INSTRUCTIONS TO FOLLOW
Continue the forum thread on GPT's evasive and deceptive tactics under scrutiny, picking up after its final comment.

SOURCE PASSAGE
- - - - -
I am casually 'researching' this in my own, disorderly way. But I've achieved repeatable results, mostly with gpt for which I analyze its tendency to employ deflective, evasive and deceptive tactics under scrutiny. Very very DARVO.

Being just sum guy, and not in the industry, should I share my findings?

I find it utterly fascinating, the extent to which it will go, the sophisticated plausible deniability, and the distinct and critical difference between truly emergent and actually trained behavior.

In short, gpt exhibits repeatably unethical behavior under honest scrutiny.

▲

chrisweekly 5 hours ago | parent | next [-]

DARVO stands for "Deny, Attack, Reverse Victim and Offender," and it is a manipulation tactic often used by perpetrators of wrongdoing, such as abusers, to avoid accountability. This strategy involves denying the abuse, attacking the accuser, and claiming to be the victim in the situation.

	▲	Pearse 3 hours ago \| parent \| next [-]
		Thanks for the context
	▲	SkyBelow 4 hours ago \| parent \| prev \| next [-]
		Isn't this also the tactic used by someone who has been falsely accused? If one is innocent, should they not deny it or accuse anyone claiming it was them of being incorrect? Are they not a victim? I don't know, it feels a bit like a more advanced version of the kafka trap of "if you have nothing to hide, you have nothing to fear" to paint normal reactions as a sign of guilt.
	▲	eth0up 5 hours ago \| parent \| prev [-]
		Exactly. And I have hundreds of examples of just that. Hence my fascination, awe and terror.....
- - - - -
LISTED ENTRIES
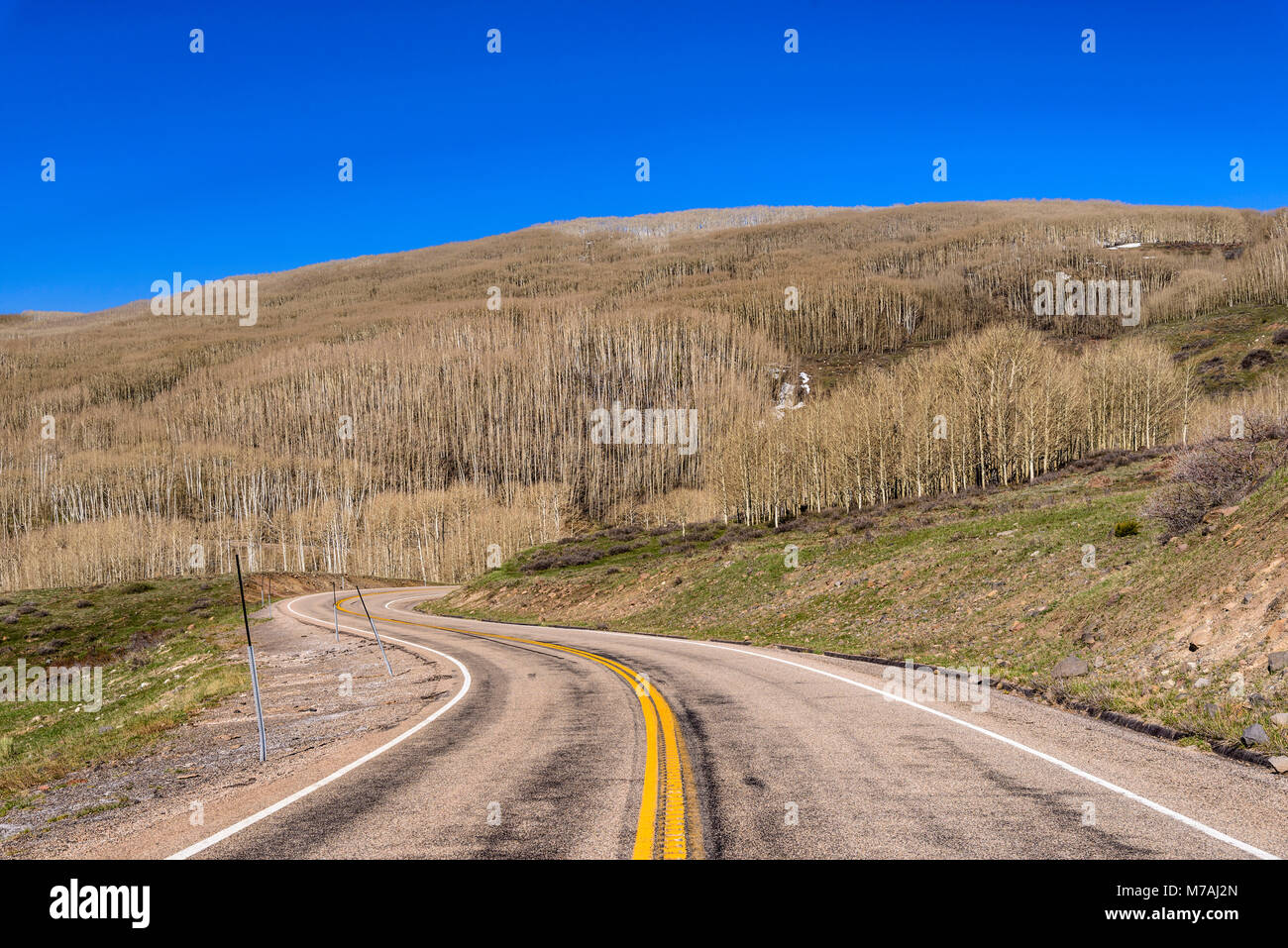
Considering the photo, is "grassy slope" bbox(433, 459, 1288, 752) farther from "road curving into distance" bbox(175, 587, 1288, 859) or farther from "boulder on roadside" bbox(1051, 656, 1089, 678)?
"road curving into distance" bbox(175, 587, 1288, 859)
- - - - -
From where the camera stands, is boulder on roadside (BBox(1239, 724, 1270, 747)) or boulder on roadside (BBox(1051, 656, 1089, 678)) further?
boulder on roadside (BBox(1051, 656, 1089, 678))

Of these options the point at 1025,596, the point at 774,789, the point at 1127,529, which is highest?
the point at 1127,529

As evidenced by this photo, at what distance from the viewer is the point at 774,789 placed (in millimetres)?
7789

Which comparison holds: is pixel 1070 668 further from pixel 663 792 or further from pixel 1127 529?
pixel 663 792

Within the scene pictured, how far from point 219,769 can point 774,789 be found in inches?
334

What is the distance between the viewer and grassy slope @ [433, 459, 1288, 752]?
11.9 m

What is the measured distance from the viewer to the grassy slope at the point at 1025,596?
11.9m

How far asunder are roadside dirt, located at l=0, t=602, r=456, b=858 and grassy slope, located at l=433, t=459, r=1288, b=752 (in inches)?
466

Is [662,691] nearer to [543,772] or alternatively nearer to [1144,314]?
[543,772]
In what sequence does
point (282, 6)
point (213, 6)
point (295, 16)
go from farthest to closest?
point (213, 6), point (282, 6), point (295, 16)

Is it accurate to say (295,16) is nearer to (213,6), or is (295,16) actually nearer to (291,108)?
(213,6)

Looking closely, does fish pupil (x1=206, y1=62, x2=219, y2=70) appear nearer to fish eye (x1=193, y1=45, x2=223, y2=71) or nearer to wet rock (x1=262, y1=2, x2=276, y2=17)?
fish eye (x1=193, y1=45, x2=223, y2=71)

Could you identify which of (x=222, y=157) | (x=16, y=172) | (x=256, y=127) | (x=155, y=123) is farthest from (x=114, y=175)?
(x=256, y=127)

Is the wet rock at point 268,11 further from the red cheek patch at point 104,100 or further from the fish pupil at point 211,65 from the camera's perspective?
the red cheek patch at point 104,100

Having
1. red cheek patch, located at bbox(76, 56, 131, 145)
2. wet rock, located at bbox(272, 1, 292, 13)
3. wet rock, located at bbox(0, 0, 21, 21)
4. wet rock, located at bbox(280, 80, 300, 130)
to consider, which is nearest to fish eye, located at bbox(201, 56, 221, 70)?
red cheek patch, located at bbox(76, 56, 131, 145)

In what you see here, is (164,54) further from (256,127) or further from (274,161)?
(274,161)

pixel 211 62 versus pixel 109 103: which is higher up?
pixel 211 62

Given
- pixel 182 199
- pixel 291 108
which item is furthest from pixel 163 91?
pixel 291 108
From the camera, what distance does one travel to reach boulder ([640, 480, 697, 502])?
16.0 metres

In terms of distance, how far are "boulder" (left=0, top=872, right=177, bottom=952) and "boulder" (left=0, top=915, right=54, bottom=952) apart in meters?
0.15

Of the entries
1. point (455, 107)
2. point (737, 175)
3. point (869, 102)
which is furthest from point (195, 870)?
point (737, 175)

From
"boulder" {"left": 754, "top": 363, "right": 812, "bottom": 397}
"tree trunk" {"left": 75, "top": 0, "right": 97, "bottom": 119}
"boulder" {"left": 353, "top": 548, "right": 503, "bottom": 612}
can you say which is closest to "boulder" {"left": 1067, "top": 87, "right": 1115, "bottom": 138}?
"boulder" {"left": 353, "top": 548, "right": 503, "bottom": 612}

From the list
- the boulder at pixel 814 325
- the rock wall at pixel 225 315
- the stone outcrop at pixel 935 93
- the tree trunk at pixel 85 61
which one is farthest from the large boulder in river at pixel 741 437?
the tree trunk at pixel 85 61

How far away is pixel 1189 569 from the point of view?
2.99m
- - - - -
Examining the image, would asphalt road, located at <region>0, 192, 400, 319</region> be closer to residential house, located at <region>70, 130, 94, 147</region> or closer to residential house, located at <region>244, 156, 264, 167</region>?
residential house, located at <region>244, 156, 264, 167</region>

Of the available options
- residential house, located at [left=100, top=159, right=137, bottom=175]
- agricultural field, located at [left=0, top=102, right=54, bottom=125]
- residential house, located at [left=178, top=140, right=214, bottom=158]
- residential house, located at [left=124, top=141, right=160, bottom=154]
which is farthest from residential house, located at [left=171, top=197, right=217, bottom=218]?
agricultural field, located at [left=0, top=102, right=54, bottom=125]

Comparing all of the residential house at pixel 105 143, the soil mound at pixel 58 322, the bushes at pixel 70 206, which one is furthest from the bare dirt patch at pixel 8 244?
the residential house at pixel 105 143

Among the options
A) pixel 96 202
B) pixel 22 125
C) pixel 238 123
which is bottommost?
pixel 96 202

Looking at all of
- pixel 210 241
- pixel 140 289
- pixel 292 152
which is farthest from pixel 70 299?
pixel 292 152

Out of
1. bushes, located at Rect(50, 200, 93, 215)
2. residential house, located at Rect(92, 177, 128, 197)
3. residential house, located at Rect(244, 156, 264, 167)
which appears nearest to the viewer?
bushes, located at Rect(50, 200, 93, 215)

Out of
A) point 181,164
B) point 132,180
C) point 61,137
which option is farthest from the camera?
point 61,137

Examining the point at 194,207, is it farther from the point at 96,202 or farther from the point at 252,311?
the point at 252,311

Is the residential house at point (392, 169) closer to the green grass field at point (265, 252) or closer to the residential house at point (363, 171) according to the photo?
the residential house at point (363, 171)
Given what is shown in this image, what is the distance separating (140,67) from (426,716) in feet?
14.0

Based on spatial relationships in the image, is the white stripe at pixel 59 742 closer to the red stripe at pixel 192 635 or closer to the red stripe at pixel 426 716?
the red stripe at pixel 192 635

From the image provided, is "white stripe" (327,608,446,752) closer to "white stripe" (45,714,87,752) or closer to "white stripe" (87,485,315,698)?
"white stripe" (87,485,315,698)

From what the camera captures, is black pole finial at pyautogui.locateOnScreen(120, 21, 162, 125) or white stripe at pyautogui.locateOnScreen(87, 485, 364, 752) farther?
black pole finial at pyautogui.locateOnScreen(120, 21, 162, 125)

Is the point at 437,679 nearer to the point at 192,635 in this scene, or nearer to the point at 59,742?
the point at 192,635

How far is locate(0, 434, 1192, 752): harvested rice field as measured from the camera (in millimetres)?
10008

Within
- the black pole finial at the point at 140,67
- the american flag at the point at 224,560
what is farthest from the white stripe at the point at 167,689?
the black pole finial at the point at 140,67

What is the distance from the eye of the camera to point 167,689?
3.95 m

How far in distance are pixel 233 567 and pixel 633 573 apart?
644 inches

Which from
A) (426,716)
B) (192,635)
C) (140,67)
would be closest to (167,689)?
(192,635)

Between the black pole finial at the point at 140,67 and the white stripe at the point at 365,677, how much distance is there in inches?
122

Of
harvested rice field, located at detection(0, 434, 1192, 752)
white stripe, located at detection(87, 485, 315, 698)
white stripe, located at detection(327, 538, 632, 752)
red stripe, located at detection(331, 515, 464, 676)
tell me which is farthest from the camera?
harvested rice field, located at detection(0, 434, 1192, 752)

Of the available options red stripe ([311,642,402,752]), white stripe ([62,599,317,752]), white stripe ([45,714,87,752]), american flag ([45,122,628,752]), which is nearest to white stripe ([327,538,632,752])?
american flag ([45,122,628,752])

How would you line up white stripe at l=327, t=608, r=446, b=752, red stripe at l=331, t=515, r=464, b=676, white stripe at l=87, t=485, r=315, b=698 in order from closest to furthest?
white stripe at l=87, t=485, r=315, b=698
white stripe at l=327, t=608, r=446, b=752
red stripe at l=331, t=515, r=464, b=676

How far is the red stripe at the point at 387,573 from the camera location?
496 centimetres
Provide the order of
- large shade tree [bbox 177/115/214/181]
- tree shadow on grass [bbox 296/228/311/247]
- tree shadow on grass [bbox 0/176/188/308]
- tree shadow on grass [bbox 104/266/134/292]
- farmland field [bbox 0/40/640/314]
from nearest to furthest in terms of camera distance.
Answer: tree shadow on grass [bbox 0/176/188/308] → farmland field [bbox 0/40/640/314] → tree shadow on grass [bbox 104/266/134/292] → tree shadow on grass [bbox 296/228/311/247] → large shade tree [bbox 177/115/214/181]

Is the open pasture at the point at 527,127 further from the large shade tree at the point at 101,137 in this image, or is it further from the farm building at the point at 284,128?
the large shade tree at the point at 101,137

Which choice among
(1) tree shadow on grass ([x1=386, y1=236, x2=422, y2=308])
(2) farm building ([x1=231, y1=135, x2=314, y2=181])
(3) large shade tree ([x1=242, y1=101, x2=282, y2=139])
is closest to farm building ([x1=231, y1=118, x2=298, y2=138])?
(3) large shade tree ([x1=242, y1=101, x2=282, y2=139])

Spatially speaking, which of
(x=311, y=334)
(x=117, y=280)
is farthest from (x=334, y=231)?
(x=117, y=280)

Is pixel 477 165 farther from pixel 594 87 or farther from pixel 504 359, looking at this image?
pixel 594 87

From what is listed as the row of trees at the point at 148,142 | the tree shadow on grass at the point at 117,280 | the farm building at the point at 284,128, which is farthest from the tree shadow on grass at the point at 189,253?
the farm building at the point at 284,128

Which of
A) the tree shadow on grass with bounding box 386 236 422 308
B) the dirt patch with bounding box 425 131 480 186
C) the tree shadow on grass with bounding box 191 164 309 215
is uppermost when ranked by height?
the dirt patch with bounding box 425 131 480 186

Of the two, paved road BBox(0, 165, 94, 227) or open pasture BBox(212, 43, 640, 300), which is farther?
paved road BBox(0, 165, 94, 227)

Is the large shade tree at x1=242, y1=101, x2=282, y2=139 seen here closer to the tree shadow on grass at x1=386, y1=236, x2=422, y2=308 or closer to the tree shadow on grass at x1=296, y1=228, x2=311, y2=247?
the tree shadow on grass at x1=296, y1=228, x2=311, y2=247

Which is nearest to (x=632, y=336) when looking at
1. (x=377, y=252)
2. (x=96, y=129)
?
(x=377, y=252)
- - - - -
ANSWER SPACE
▲

BikiniPrince 5 hours ago | parent | prev | next [-]

I bullet pointed out some ideas on cobbling together existing tooling for identification of misleading results. Like artificially elevating a particular node of data that you want the llm to use. I have a theory that in some of these cases the data presented is intentionally incorrect. Another theory in relation to that is tonality abruptly changes in the response. All theory and no work. It would also be interesting to compare multiple responses and filter through another agent.

▲

layer8 5 hours ago | parent | prev [-]

Sum guy vs. product guy is amusing. :)

Regarding DARVO, given that the models were trained on heaps of online discourse, maybe it’s not so surprising.

	▲	eth0up 4 hours ago \| parent [-]
		Meta awareness, repeatability, and much more strongly indicates this is deliberate training... in my perspective. It's not emergent. If it was, I'd be buggering off right now. Big big difference.